# Exercise instructions:
1 – From the passage on automation and Kubernetes, list every resource type that Kubernetes is said to manage.
2 – Copy out each line of the entries that contains the string "notation".

# Passage given:
Automation has multiple positive effects:
Consistency and predictability
Once it works it keeps working (unless the environment changes)
Can scale easily
Frees humans from toil
Automation is a virtuous cycle. The moment you start automating tasks you don’t only save time on the task you automated. But you also strengthen the automation culture in your organization and open the door to more automation.
The endgame is to have autonomous systems that can take care of themselves, self-heal, upgrade, patch security vulnerability and in general, just work.
There are some situations where you need human oversight, but those situations become rarer and rarer as you improve your automation and gain more confidence that it can handle more real-world situations.
Runbooks and check lists are a staple of professional operators. You can think of each runbook as an opportunity for automation. If the rules are encoded in a runbook, do you actually need a human to perform them?
So, automation is good. But, how do we go about it? Let’s take a book from Kubernetes itself.
Kubernetes and controllers
Kubernetes is in its essence a bunch of control loops. It manages various resources like pods, deployments, config maps and secrets. It stores the state of those resources in etcd and then it runs multiple controllers. Each controller is responsible for a specific resource type. Its job is to reconcile the actual state of the resource with its desired state.
The following diagram shows the Kubernetes architecture:
The controller manager is a process that contains all these controllers. The controller watches for different events, as well as for changes to the manifests that represent their resources. When they detect that the actual state is different from the desired state they take action.

# Dataset extract:
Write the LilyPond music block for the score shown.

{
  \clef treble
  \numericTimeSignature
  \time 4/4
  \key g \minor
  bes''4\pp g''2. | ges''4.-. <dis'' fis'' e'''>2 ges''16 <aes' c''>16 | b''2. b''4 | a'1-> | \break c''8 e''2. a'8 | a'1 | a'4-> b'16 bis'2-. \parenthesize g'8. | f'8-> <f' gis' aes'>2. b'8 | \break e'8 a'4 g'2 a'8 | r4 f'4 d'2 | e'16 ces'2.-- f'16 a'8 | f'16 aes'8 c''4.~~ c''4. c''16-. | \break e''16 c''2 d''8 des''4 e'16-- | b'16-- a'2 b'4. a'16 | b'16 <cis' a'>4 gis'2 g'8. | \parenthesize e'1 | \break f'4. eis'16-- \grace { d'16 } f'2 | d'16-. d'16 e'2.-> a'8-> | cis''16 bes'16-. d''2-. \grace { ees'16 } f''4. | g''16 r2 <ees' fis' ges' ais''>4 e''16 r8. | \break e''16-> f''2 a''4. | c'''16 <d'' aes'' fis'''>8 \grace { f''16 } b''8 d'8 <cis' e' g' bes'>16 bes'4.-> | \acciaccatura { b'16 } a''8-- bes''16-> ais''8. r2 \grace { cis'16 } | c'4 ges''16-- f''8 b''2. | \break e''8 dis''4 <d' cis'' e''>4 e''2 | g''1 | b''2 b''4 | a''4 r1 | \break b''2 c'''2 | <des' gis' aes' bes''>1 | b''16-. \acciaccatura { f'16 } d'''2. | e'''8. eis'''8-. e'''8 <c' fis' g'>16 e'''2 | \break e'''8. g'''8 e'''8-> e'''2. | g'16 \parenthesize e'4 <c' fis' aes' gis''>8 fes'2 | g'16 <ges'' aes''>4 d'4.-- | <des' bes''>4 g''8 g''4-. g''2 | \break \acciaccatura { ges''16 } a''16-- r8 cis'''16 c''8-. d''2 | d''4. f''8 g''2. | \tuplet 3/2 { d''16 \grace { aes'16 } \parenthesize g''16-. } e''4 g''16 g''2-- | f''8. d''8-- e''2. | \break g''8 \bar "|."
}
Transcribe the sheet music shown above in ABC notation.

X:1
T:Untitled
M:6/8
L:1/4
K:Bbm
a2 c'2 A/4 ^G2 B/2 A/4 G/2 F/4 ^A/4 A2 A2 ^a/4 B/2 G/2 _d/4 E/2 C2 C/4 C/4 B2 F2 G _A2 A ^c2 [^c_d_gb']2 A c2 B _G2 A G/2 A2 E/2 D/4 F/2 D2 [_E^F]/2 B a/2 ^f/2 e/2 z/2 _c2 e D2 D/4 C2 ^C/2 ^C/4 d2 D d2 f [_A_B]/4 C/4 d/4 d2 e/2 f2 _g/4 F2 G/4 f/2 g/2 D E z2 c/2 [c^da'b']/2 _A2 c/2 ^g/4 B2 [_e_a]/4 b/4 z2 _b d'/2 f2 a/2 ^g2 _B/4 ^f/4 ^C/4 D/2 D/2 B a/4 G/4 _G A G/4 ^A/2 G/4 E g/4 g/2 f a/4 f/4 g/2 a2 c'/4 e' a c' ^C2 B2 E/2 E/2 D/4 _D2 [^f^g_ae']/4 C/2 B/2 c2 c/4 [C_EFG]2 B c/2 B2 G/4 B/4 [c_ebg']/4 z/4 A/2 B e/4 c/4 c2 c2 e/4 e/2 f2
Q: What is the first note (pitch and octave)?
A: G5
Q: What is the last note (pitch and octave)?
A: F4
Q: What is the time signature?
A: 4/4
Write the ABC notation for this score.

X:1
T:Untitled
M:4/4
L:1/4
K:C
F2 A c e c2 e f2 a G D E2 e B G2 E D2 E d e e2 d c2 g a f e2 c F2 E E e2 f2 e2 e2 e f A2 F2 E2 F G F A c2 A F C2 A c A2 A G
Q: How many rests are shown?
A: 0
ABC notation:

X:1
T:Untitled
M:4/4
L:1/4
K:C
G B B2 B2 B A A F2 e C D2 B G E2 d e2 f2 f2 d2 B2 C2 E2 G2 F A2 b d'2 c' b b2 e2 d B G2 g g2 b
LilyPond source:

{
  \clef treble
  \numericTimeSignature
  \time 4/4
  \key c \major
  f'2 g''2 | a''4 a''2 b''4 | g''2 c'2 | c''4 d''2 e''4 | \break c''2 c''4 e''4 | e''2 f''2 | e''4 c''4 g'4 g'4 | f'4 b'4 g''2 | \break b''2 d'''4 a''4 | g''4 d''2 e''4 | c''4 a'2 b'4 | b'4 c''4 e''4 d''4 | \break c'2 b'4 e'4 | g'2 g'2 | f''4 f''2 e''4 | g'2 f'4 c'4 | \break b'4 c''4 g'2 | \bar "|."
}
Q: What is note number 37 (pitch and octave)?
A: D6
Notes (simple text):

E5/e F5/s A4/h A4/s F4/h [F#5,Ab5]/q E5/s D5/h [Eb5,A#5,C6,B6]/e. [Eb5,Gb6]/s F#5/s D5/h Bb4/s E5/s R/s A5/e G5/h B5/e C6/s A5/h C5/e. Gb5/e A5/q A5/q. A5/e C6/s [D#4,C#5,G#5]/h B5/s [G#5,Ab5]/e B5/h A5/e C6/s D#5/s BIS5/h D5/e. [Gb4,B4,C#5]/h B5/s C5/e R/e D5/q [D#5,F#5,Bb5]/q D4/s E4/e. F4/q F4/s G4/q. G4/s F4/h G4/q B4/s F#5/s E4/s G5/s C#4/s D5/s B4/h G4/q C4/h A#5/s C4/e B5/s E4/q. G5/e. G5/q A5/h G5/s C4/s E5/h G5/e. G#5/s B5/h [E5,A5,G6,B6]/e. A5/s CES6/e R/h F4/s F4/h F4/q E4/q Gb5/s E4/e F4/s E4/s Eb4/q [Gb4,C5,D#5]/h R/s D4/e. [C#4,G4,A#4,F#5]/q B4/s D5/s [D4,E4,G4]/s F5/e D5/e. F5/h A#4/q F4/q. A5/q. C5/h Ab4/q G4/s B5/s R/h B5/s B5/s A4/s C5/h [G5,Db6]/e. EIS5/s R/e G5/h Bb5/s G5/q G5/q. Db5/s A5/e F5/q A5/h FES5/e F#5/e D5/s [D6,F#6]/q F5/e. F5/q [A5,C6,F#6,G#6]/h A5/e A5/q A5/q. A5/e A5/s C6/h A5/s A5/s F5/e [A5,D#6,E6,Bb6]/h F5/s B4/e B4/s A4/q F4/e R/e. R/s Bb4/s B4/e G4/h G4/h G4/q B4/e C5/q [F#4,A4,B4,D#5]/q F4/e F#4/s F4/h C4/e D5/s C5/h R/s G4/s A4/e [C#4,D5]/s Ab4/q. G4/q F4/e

# Exercise solutions:
1 – pods, deployments, config maps, secrets

2 –
Transcribe the sheet music shown above in ABC notation.
Write the ABC notation for this score.
ABC notation:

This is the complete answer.